Requirement: Search the records for the string "first". Copy each line where it occurs.

Supplied records:
[Start of section]

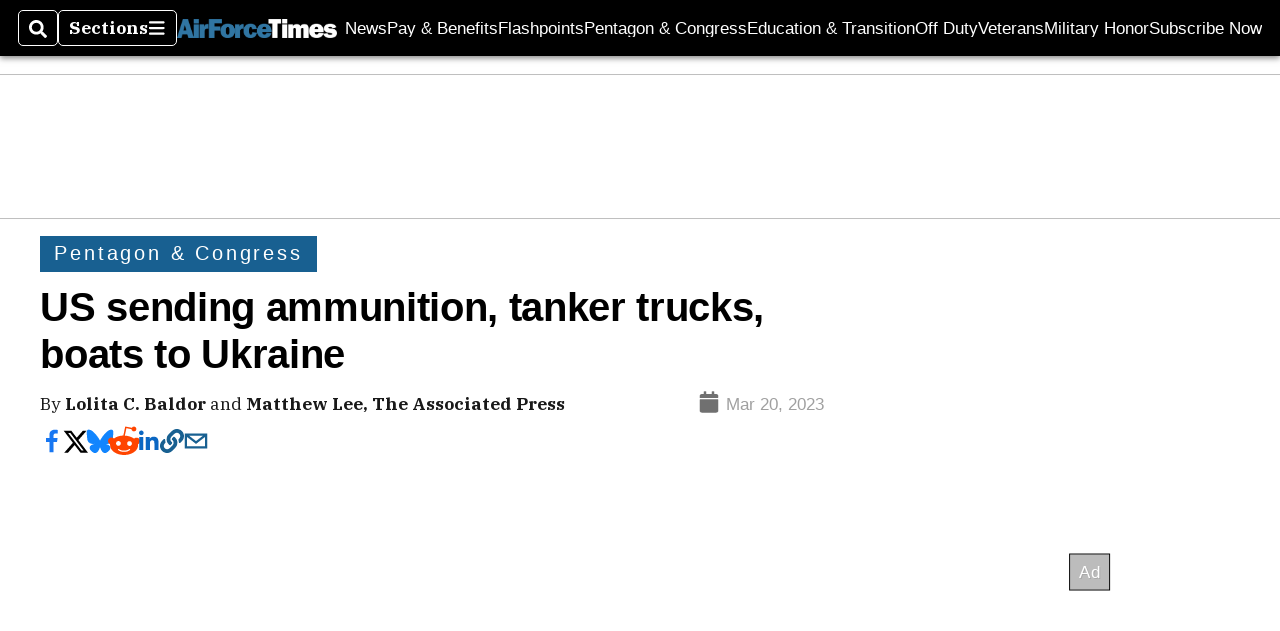

--- FILE ---
content_type: text/html; charset=utf-8
request_url: https://www.google.com/recaptcha/api2/aframe
body_size: 266
content:
<!DOCTYPE HTML><html><head><meta http-equiv="content-type" content="text/html; charset=UTF-8"></head><body><script nonce="tc0ZPv0vgjA1w5FJoYH40Q">/** Anti-fraud and anti-abuse applications only. See google.com/recaptcha */ try{var clients={'sodar':'https://pagead2.googlesyndication.com/pagead/sodar?'};window.addEventListener("message",function(a){try{if(a.source===window.parent){var b=JSON.parse(a.data);var c=clients[b['id']];if(c){var d=document.createElement('img');d.src=c+b['params']+'&rc='+(localStorage.getItem("rc::a")?sessionStorage.getItem("rc::b"):"");window.document.body.appendChild(d);sessionStorage.setItem("rc::e",parseInt(sessionStorage.getItem("rc::e")||0)+1);localStorage.setItem("rc::h",'1768423338152');}}}catch(b){}});window.parent.postMessage("_grecaptcha_ready", "*");}catch(b){}</script></body></html>

--- FILE ---
content_type: application/javascript; charset=utf-8
request_url: https://fundingchoicesmessages.google.com/f/AGSKWxXFoDo1OmnGiXcM_gxZSCOrZOOqZvta5vEUcp_OIsfGuwgy0AodslAik9A0sxZv3nN9X_8bNlO_0Gs3YvCQ6fji9swG4zrnASefIdZBN_fRr__5ZUhvN_JLCn6D_fbo_Pe5ruMcdjKkBsRfFxVdpBtgxbWH4WaQXkhvVTuWyN0VxTqf8KR3rd19lDz1/_/w_ad.aspx?/sbnr.ads?/ad1./ads_sidebar./160-600.
body_size: -1289
content:
window['cc2a37fc-7203-40a1-b8a4-d8b5e1c2fc4b'] = true;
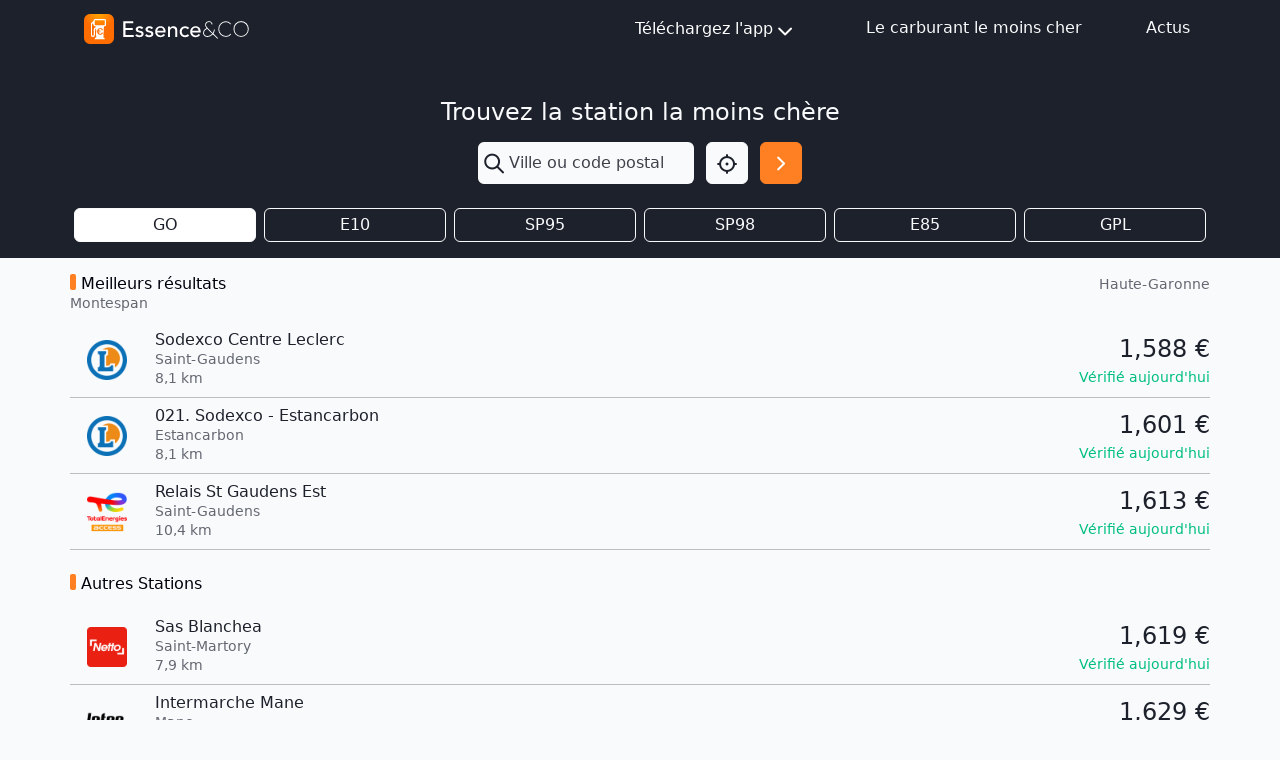

--- FILE ---
content_type: text/html; charset=utf-8
request_url: https://www.google.com/recaptcha/api2/aframe
body_size: 265
content:
<!DOCTYPE HTML><html><head><meta http-equiv="content-type" content="text/html; charset=UTF-8"></head><body><script nonce="jXNsgDcgrdcPFi57nRqSqg">/** Anti-fraud and anti-abuse applications only. See google.com/recaptcha */ try{var clients={'sodar':'https://pagead2.googlesyndication.com/pagead/sodar?'};window.addEventListener("message",function(a){try{if(a.source===window.parent){var b=JSON.parse(a.data);var c=clients[b['id']];if(c){var d=document.createElement('img');d.src=c+b['params']+'&rc='+(localStorage.getItem("rc::a")?sessionStorage.getItem("rc::b"):"");window.document.body.appendChild(d);sessionStorage.setItem("rc::e",parseInt(sessionStorage.getItem("rc::e")||0)+1);localStorage.setItem("rc::h",'1768760562470');}}}catch(b){}});window.parent.postMessage("_grecaptcha_ready", "*");}catch(b){}</script></body></html>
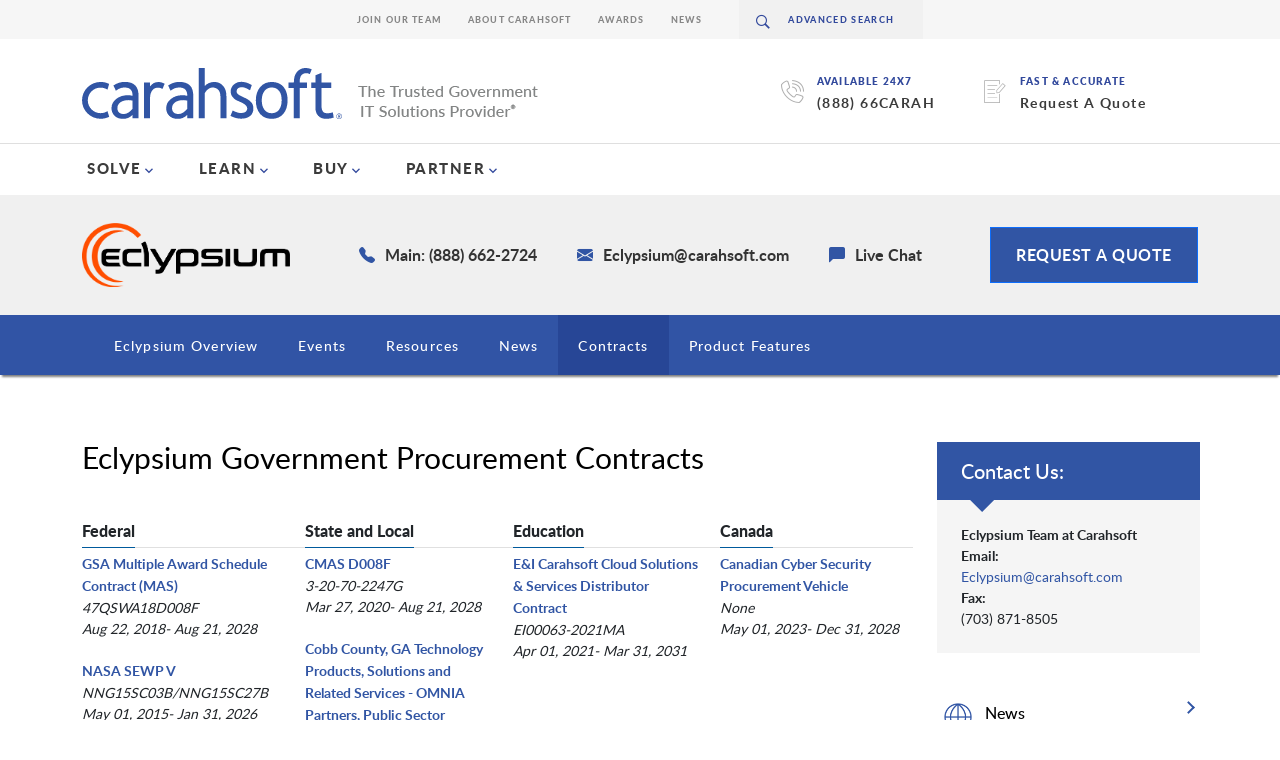

--- FILE ---
content_type: text/css
request_url: https://www.carahsoft.com/packages/carahsoft_contract/blocks/contract_by_vendor_list/view.css?ccm_nocache=6609a158f3e74028534c631e2c01b8acbba72ab9
body_size: 419
content:
a.ccm-block-page-list-rss-feed{
    position: absolute;
    top: 0px;
    right: 0px;
}

div.ccm-block-page-list-wrapper {
    position: relative;
}

div.ccm-block-page-list-page-entry-horizontal {
    display: table;
    width: 100%;
}

div.ccm-block-page-list-page-entry-horizontal,
div.ccm-block-page-list-page-entry {
    margin-bottom: 10px;
}

div.ccm-block-page-list-page-entry-horizontal div.ccm-block-page-list-page-entry-thumbnail {
    display: table-cell;
    vertical-align: top;
    width: 1px;
}

div.ccm-block-page-list-page-entry-horizontal div.ccm-block-page-list-page-entry-thumbnail img {
    width: 120px;
    max-width: none;
}

div.ccm-block-page-list-page-entry-horizontal div.ccm-block-page-list-page-entry-text {
    display: table-cell;
    padding-left: 20px;
    vertical-align: top;
}

div.ccm-block-page-list-page-entry-text div.ccm-block-page-list-title {
    font-weight: bold;
}

div.ccm-block-page-list-page-entry-read-more {
    margin-top: 20px;
}

.contract-pagelist-title {
    font-size: 18px;
	line-height: 31px;
	color: #2f2f2f;
	font-weight: bold;
	border-bottom:1px solid #e0e0e0;
	padding-bottom: 5px;
	padding-top:5px;
	margin: 0 0 5px; 
}

.contract-column-list-1 {
    float: left;
    width: 100%;
}
.contract-column-list-2 {
    float: left;
    width: 100%;
}
.contract-column-list-3 {
    float: left;
    width: 100%;
}
.contract-column-list-4 {
    float: left;
    width: 100%;
}

@media screen and (min-width: 768px) {
    .contract-column-list-1 {
        float: left;
        width: 100%;
    }
    .contract-column-list-2 {
        float: left;
        width: 50%;
    }
    .contract-column-list-3  {
        float: left;
        width: 33.33%;
    }
    .contract-column-list-4 {
        float: left;
        width: 25%;
    }
    .contract-column-list-padded > * {
        padding-left: 15px;
    }
}

a.anchor-contract-button {
    position: relative;
    top: 3px;
    right: 15px;
}

div.anchor-contract-div {
    width: 0px;
    float: left;
}

i.fa-link {
    color: white;
}

h3.contract-info-bold {
    font-weight: 900;
    font-size: 20px;
}

em.contract-info-bold {
    font-weight: bold;
    font-size: 16px;
}
div.contract-info {
    margin-left: 0px;
}

--- FILE ---
content_type: text/javascript
request_url: https://www.carahsoft.com/packages/carahsoft_theme/themes/carahsoft/js/newVendor.js
body_size: 1003
content:
$(document).ready(function(){
    $('#header').addClass("no-scroll");
    var header = $('div.new-vendor-sticky-header');
    var placeholder = $('div.new-vendor-place-holder');
    var placeholder2 = $('div.updated-nav-place-holder');
    var sticky = header.offset().top;

    $('.grandparent-holder').on('mouseover', function() {
        $(this).siblings()[1].style.display = "inline-flex";
    });

    $('.great-list').on('mouseout', function() {
        $(this).children()[2].style.display = "none";
    });

    $('.great-grand-list ul').on('mouseover', function() {
        this.parentNode.style.display = "inline-flex";
    });

    $('.great-grand-list ul').on('mouseout', function() {
        this.parentNode.style.display = "none";
    });
    window.onscroll = function() {
        if (window.pageYOffset > sticky) {
            if (!header.hasClass("new-vendor-sticky")) {
                header.addClass("new-vendor-sticky");
                header.css('width', '100vw');
                placeholder.css("display", "block");
                placeholder2.css("display", "block");
                header.css("padding-left", ($('div.new-vendor-header').width()-$('div.new-vendor-cont').width())/2 + "px");
                header.css("padding-right", ($('div.new-vendor-header').width()-$('div.new-vendor-cont').width())/2 + 16 + "px");
            }
        } else if (window.pageYOffset < sticky) {
            header.removeClass("new-vendor-sticky");
            header.css('width', '');
            placeholder.css("display", "none");
            placeholder2.css("display", "none");
            header.css("padding-left", "0px");
            header.css("padding-right", "0px");
        }
    };
    var nav = $('div#nav-links');
    var dropDown = $('a#dropdown-view-more');
    var manageOverFlowDropdownDecrease = function() {
        var navRect = nav[0].getBoundingClientRect();
        if (dropDown.hasClass('displayed')) {
            var dropDownRect = dropDown[0].getBoundingClientRect();
        }
        $('.new-vendor-link-btn:not(#dropdown-view-more)').each(function(i, obj) {
            var rect = obj.getBoundingClientRect();
            if (rect !== undefined) {
                if (dropDown.hasClass('displayed')  && dropDownRect !== undefined) {
                    if(rect.right >= navRect.right - (dropDownRect.right - dropDownRect.left)) {
                        $('.new-vendor-link-' + $(this).attr('data')).addClass('displayed');
                        $(this).hide();
                        manageOverFlowDropdownDecrease();
                    }
                } else {
                    if(rect.right >= navRect.right) {
                        dropDown.addClass('displayed');
                        $('.new-vendor-link-' + $(this).attr('data')).addClass('displayed');
                        $(this).hide();
                        manageOverFlowDropdownDecrease();
                    }
                }
            }
        });
    };
    var manageOverFlowDropdownIncrease = function() {
        var navRect = nav[0].getBoundingClientRect();
        if (dropDown.hasClass('displayed')) {
            var dropDownRect = dropDown[0].getBoundingClientRect();
            var dropdowns = $("ul.dropdown-menu.new-vendor-link li a.displayed");
            if (dropDownRect.right + 150 < navRect.right || (dropdowns.length == 1 && dropDownRect.right + 100 < navRect.right)) {
                var dropdowns = $("ul.dropdown-menu.new-vendor-link li a.displayed");
                var first = dropdowns.first();
                first.removeClass('displayed');
                $('.new-vendor-link-btn:not(#dropdown-view-more)').each(function(i, obj) {
                    $(this).attr('data');
                    if ($(this).attr('data') === first.attr('data')) {
                        $(this).show();
                    }
                });
                if (dropdowns.length == 1) {
                    dropDown.removeClass('displayed');
                }
                manageOverFlowDropdownIncrease();
            }
        }
    };
    manageOverFlowDropdownDecrease();
    $('.view-more-vendor-link').each(function (i, e){
        if(!$(e).hasClass('displayed')){
            e.parentNode.style.display = "none";
        }
    });
    var win = $(window);
    var oldWindowWidth = win.width();
    function reportWindowSize() {
        var newWindowWidth = win.width();
        if (newWindowWidth > oldWindowWidth) {
            manageOverFlowDropdownIncrease();
          }
          else if (newWindowWidth < oldWindowWidth) {
            manageOverFlowDropdownDecrease();
          }
        oldWindowWidth = newWindowWidth;
    }
    window.addEventListener('resize', function() {
        reportWindowSize();
    }, true);

    $('.tour-tab-header').on('click', function(e) {
        if (!$(this).hasClass('selected')) {

            $('.tour-tab.showing').removeClass("showing");
            $('.tour-tab[data="'+$(this).attr('data')+'"]').addClass("showing");
            $('.tour-tab-header.selected').removeClass('selected');
            $(this).addClass('selected');
        }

[End of section]

Task solution:
                var first = dropdowns.first();
                first.removeClass('displayed');
                    if ($(this).attr('data') === first.attr('data')) {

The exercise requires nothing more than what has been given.